### [What is expected]
Find each line in the items below that contains the string "green", and copy those lines. Case counts when matching.
BEGIN
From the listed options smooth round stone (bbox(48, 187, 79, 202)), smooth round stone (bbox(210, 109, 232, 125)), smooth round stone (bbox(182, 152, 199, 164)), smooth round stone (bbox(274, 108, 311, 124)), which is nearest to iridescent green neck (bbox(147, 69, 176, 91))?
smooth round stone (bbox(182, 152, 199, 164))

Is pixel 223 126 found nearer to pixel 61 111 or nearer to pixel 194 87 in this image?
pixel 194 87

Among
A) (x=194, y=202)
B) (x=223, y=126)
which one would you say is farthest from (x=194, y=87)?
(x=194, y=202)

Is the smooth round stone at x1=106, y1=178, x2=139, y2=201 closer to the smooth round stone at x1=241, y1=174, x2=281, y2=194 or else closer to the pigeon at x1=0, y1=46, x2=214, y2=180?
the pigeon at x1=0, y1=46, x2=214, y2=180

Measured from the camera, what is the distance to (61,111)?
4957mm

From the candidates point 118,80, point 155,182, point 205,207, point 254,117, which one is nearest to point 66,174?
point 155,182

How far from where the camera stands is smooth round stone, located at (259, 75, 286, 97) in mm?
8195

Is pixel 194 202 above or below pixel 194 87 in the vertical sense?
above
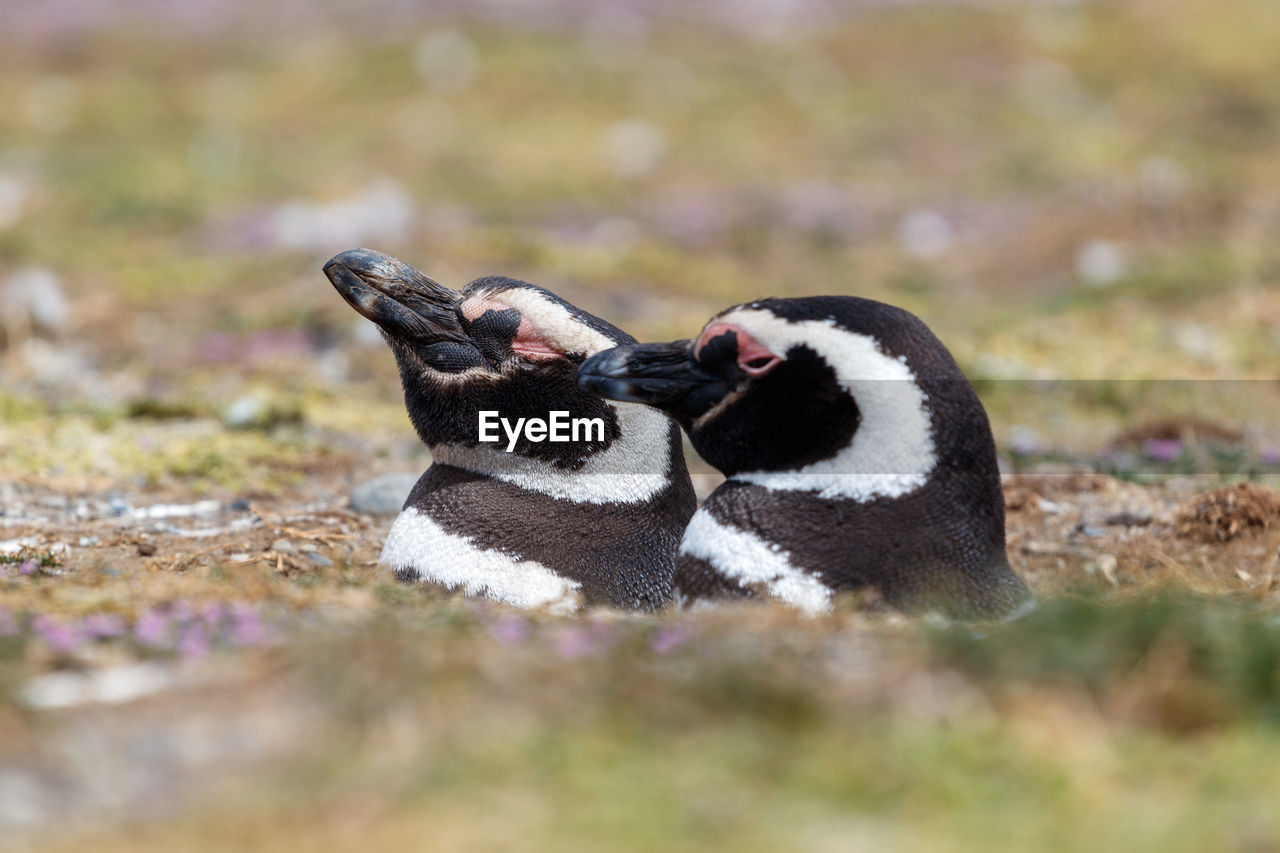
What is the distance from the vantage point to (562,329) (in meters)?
5.09

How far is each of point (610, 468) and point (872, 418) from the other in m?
1.20

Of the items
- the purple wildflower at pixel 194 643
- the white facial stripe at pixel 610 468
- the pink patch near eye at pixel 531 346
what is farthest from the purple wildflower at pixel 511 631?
the pink patch near eye at pixel 531 346

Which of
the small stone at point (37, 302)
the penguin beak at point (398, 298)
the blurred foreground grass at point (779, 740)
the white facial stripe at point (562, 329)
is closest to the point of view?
the blurred foreground grass at point (779, 740)

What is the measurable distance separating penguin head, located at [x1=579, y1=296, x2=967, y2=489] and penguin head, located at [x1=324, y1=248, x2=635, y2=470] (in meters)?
0.59

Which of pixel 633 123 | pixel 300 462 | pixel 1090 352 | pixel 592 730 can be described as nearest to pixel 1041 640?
pixel 592 730

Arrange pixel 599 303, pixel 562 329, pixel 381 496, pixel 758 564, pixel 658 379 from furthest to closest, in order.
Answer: pixel 599 303 → pixel 381 496 → pixel 562 329 → pixel 658 379 → pixel 758 564

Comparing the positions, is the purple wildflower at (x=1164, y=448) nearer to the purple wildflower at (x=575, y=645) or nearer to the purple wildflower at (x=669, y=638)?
the purple wildflower at (x=669, y=638)

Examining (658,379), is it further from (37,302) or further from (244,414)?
(37,302)

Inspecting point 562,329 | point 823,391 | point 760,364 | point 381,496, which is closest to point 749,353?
point 760,364

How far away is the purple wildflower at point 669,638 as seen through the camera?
350 centimetres

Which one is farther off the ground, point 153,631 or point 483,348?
point 483,348

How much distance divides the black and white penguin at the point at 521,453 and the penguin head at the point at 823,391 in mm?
623

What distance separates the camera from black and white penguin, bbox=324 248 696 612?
16.3 ft

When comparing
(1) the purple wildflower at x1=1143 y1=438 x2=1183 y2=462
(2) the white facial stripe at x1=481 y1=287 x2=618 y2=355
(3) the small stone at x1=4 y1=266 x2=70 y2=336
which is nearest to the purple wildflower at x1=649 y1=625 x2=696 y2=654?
(2) the white facial stripe at x1=481 y1=287 x2=618 y2=355
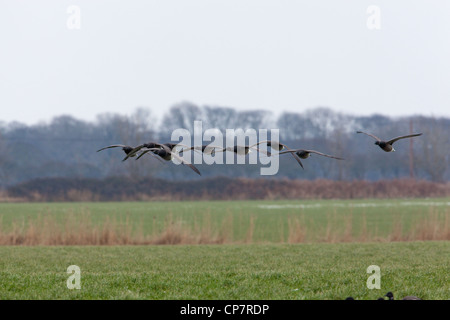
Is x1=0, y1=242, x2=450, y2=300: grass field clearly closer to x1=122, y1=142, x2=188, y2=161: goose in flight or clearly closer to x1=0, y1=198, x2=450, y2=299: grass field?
x1=0, y1=198, x2=450, y2=299: grass field

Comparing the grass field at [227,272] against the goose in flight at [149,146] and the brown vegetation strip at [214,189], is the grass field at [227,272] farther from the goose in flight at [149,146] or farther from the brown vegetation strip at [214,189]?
the brown vegetation strip at [214,189]

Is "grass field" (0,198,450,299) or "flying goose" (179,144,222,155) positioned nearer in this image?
"flying goose" (179,144,222,155)

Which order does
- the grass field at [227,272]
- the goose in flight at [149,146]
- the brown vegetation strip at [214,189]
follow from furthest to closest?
the brown vegetation strip at [214,189] < the grass field at [227,272] < the goose in flight at [149,146]

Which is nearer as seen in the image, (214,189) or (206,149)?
(206,149)

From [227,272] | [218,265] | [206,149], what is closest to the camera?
[206,149]

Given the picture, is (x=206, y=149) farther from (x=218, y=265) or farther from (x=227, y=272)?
(x=218, y=265)

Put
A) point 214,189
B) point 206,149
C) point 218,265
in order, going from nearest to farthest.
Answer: point 206,149 < point 218,265 < point 214,189

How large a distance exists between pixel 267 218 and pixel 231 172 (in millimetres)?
24448

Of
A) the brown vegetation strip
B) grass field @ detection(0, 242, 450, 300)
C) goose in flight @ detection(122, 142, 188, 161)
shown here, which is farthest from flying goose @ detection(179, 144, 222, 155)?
the brown vegetation strip

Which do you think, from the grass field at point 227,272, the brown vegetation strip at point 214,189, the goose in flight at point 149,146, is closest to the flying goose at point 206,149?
the goose in flight at point 149,146

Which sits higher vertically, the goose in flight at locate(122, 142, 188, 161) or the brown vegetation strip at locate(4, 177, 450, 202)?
the goose in flight at locate(122, 142, 188, 161)

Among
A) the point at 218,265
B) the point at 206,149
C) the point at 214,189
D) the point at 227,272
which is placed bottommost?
the point at 214,189

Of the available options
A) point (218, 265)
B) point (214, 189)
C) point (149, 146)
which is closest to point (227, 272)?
point (218, 265)
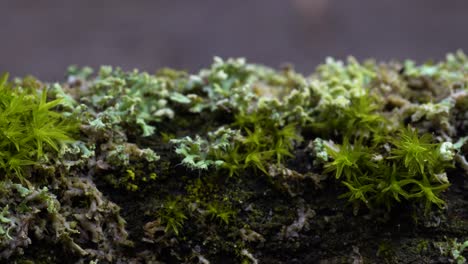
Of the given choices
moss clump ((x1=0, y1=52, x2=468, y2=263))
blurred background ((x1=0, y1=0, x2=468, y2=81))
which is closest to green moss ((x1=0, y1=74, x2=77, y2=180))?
END
### [Worked solution]
From the listed options smooth round stone (bbox(48, 187, 79, 202)), smooth round stone (bbox(210, 109, 232, 125)), smooth round stone (bbox(182, 152, 199, 164)), smooth round stone (bbox(274, 108, 311, 124)), which is nearest to iridescent green neck (bbox(147, 69, 176, 91))?
which is closest to green moss ((x1=0, y1=74, x2=77, y2=180))?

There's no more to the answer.